**QUOTED PASSAGE:**
-- Opening Marker --

Unless you are printing $100 bills on an other printer while your embroidery machine is stitching the jackets, you are in a wrong business. (I would call it "Galley Slaves Inc.") 

Seriously - in my opinion - a single head embroidery machine cannot compete with large companies in the CONTRACT EMBROIDERY field. You need more heads and/or a different business model. I think... but I can be wrong.


----------



## GrandTee (May 9, 2012)

We used to run 80 heads 3 shifts a day. Contract embroidery is a tough business to be in. Been contract only shop for over 20 years now. Almost all of our customers use us because we do quality work, not because were the cheapest. Also we can turn around their jobs within days if need be for them. We never miss event dates for our clients. If he's not happy with your price let him walk. Not worth your time.


----------



## BudsDuds (Jan 8, 2008)

Well he came and took them out. I am disappointed, but I guess when you are in business, you have to grow thicker skin... He did leave his screen printing with me, so it's nothing personal.. good to know...


----------



## Rickster (Aug 23, 2012)

BudsDuds said:


> Well he came and took them out. I am disappointed, but I guess when you are in business, you have to grow thicker skin... He did leave his screen printing with me, so it's nothing personal.. good to know...


Okay your price seemed a bit high but there are a lot of factors involved. 

I gotta say about 15 years ago I had the exact same customer you described. One day this exact situation happened and he picked up his jackets/ shirts. When he left I said I am not doing contract work anymore. I was just sick of it. I tell you it was the best decision I ever made

You should see the faces of the guys that come in now and try to get me to do contract work. They can't believe I'm turning them away. Some will even argue with me about it. "I do xxx amount a year" Lol. I bet you do but I don't do that type of work

Hope that eases you a bit


----------



## A1WHITES (Nov 19, 2011)

Ok here my two cent. First his price is not too high. Second I don't care if you have a single head or multi head. It takes time to setup and finish the garment. And finally if you can't make a decent profit why do it.


----------



## selzler (Apr 4, 2007)

I would be at 6.50. I have a guy that always wants it to be cheaper the last time he came in I told him that I'm 3 weeks behind and raised my price by 15% and he still went with me. try it he maybe playing a game I look at it I could be getting some sleep and still having orders coming in


----------



## philipfirth83 (Aug 17, 2012)

-- Closing Marker --

**YOUR TASKS:**
1) List every username that heads a post in the embroidery thread.
2) Edit the embroidery thread's stretch from "You should see" through "profit why do it.", putting "jacket" in place of "garment".
3) Add the next post to the embroidery thread, picking up from the point where it stops.
The material that comes next has nothing to do with the embroidery thread.

**DATA SECTION:**

-- Opening Marker --

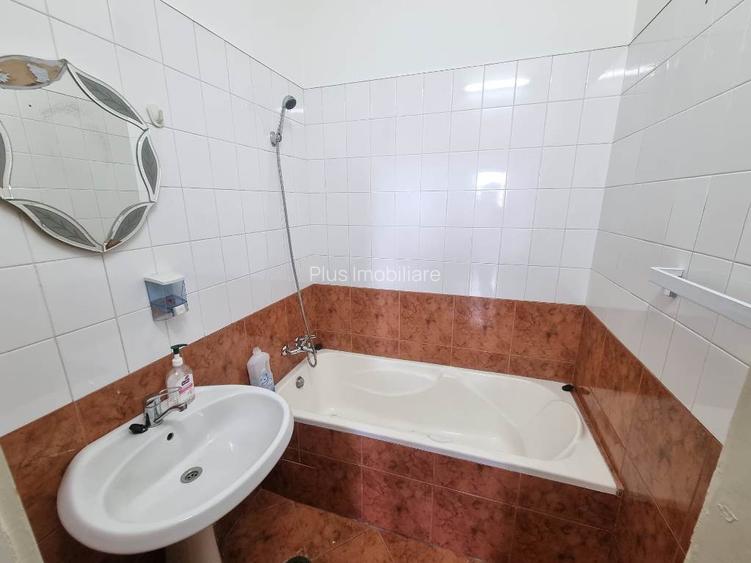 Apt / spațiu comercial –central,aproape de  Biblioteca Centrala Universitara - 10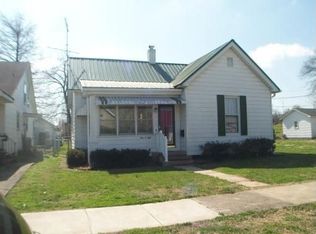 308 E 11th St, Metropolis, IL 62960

-- Closing Marker --
-- Opening Marker --

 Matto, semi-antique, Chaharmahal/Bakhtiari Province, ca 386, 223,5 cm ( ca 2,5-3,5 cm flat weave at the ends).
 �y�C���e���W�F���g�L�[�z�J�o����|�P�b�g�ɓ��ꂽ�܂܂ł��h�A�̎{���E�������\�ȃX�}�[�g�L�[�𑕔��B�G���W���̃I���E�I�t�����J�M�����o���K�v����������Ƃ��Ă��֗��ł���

-- Closing Marker --

**OUTPUTS FOR THE TASKS:**
1) GrandTee, BudsDuds, Rickster, A1WHITES, selzler, philipfirth83

2)
You should see the faces of the guys that come in now and try to get me to do contract work. They can't believe I'm turning them away. Some will even argue with me about it. "I do xxx amount a year" Lol. I bet you do but I don't do that type of work

Hope that eases you a bit


----------



## A1WHITES (Nov 19, 2011)

Ok here my two cent. First his price is not too high. Second I don't care if you have a single head or multi head. It takes time to setup and finish the jacket. And finally if you can't make a decent profit why do it.

3)
I would be £2.55 ($4.15) here in the UK for 17000 stitches.


----------



## Blue92 (Oct 8, 2010)

The better half quotes 17K jobs in that quantity at $5.75 each and is raising the price in the next month.

That is in the Central Ohio market.

She is running a single head, 12 head and 15 head machines.


----------



## jimumfan (Oct 24, 2014)

You can't always look at what other price for the health of your business. For instance, there's no way you can offer the same prices on a 100 piece order if you have 6 heads and your bidding against a shop with 36 heads. Do what's right for your shop, do a great job, exceed your customer's expectations and you'll do fine.


----------



## Robertstringer (Nov 20, 2019)

BudsDuds said:


> This is sort of a vent...I have a customer that brings shirts in for me to embroider, or screen. He walks in with 100 pcs for a 17,000 stitch design, 3 colors. I price it out at $6.25 each. I thought I was fair on my pricing, but he comes back after a few days and said he has another price of $4.75. I know I should have thicker skin, but it really pissed me off. I spent nights in my store for this guy to get his stuff done..literally, brought an air mattress in to get it done for him, and now he is pulling his stuff for a low ball price...What do you guys think? Is my price of $6.25 too high for 17K stitches on a fleece jacket?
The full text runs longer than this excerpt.